Просматривая его, с усмешкой покачал головою.
– Они же! – проговорил он. – Вздыхальщики.
Писано самим царем со слов одному государю известного человека. Уже пять лет, – по словам царя, – как он завербован лично самим Иваном Васильевичем в соглядатаи.
Опять боярин Иван Петрович Челяднин, а с ним его неизменный друг Турунтай-Пронский, едва ли не самый кичливый из князей и бояр. Без Ростовского тоже дело не обошлось. А Репнин? Когда же, борода, угомонится?! Фуников... Этот и туда и сюда – не поймешь, какому он Богу молится. И снова пристал к ним Михаил Яковлевич Морозов. Жаль человека! Государь Иван Васильевич хочет уберечь его от греха, любит он этого воеводу, хочет угнать его из Москвы вторым воеводой в Юрьев-Дерпт. И все самые доверенные царские дьяки. Сколько раз царь предупреждал Ивана Михайловича Висковатого, чтоб подальше держаться от дружбы с князем Старицким. В чинах его повышал, государственную печать ему доверил. Ведь был же он когда-то против князя Владимира Андреевича, а теперь стакался с ним. Склонен царю наперекор идти. Чего ему надо? Все у него есть. И дом богатейший в Китай-городе, и казны в сундуках немало, и почетом окружен как никто, а вот поди ж ты!.. Не прямит царю, с недругами его якшается! Дьяки Поместного приказа за ним тянутся, Василий Степанович и Путило Михайлович. Как же! Он заступник их и покровитель! Да Андрей Васильев из Посольского приказа... Тоже его воспитанник. А казначей Иван Булгаков? Чего этому пьянице надо?
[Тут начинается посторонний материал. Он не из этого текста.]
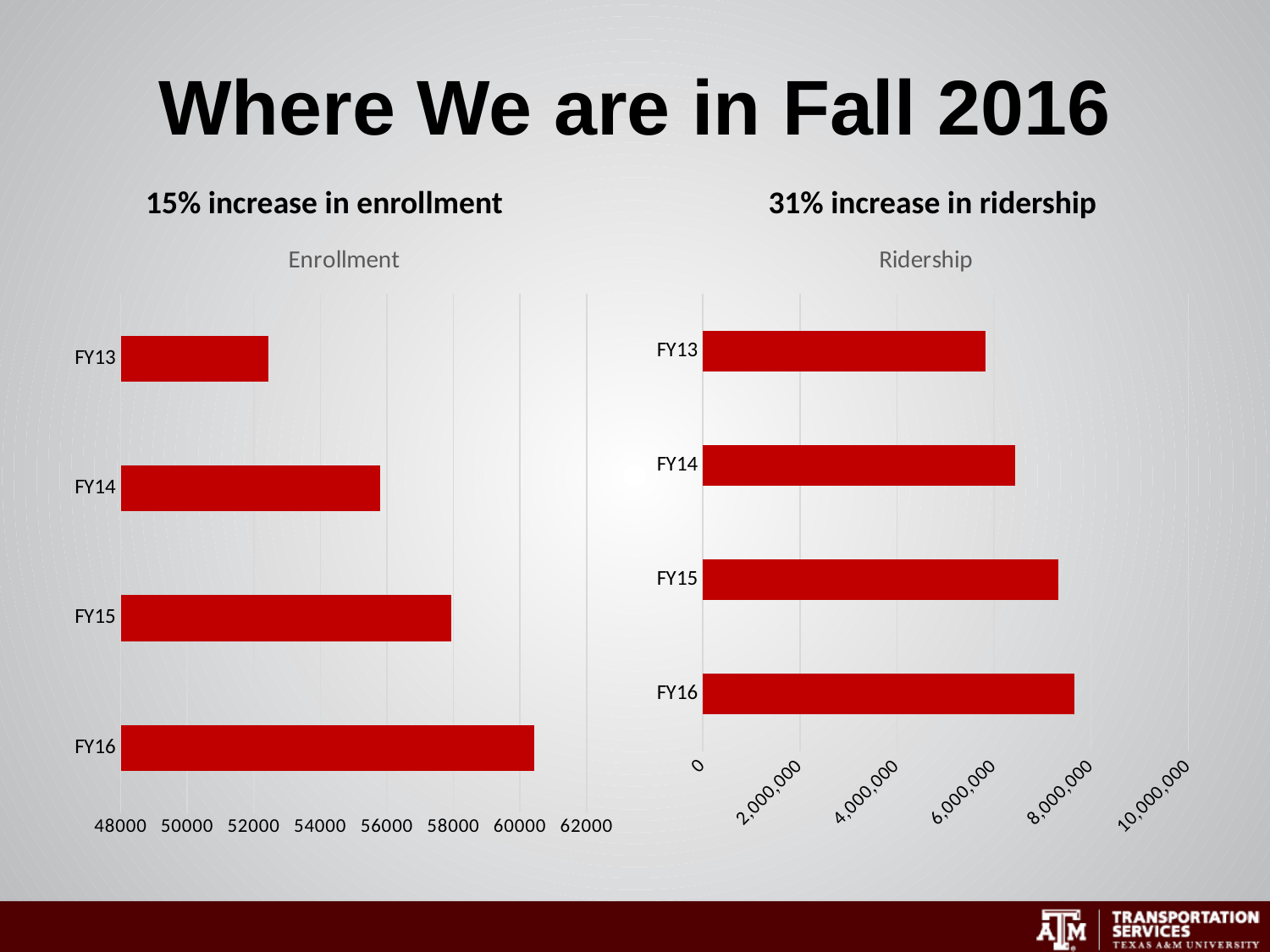
How many fiscal years are shown in the Enrollment chart? 4 In the Enrollment chart, which fiscal year has the lowest enrollment? FY13 In the Enrollment chart, is the value for FY14 greater or less than 54000? greater In the Ridership chart, does ridership rise or fall from FY13 to FY16? rise In the Ridership chart, which fiscal year has the highest ridership? FY16 In the Enrollment chart, is the value for FY16 greater or less than 58000? greater In the Enrollment chart, is the value for FY13 greater or less than 54000? less In the Ridership chart, which is larger, the value for FY14 or the value for FY16? FY16 In the Ridership chart, which fiscal year has the lowest ridership? FY13 In the Enrollment chart, which fiscal year has the highest enrollment? FY16 What type of chart is the Enrollment chart? bar chart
Все они уверены, будто Ивану Васильевичу неизвестно, как они собираются то у князя Владимира Андреевича, то у Турунтая-Пронского, то у святоши Щенятьева и противу войны восстают! Вишь и море на западе – пустая забава царя, и народ и деньги царь якобы безрассудно расточает. Казначей Иван Булгаков даже государственную тайну перед друзьями открывал о расходах на снаряжение кораблей... А на поминках по митрополиту у князя Старицкого тот же Иван Булгаков во хмелю говорил, что-де царь немало бросает золота на подкуп немецких сановников и не жалеет будто бы казны на морскую торговлю, от которой один убыток. И даже будто бы государь разбойниками заморскими не гнушается. Дешево ли будут стоить корабли, кои царь снаряжает для дацкого корсара Керстена Роде? Жаль, что не все пришлось подслушать в тот день, его, Малютиным, людям.
Князь Владимир Андреевич постоянно жалуется боярам на несправедливость Ивана Васильевича, заточившего его матушку Евфросинию в монастырь. И это известно!
– Изобидел брат Иван неповинную душу моей матушки, – жалуется всем Владимир Андреевич. – Бог его покарает за это!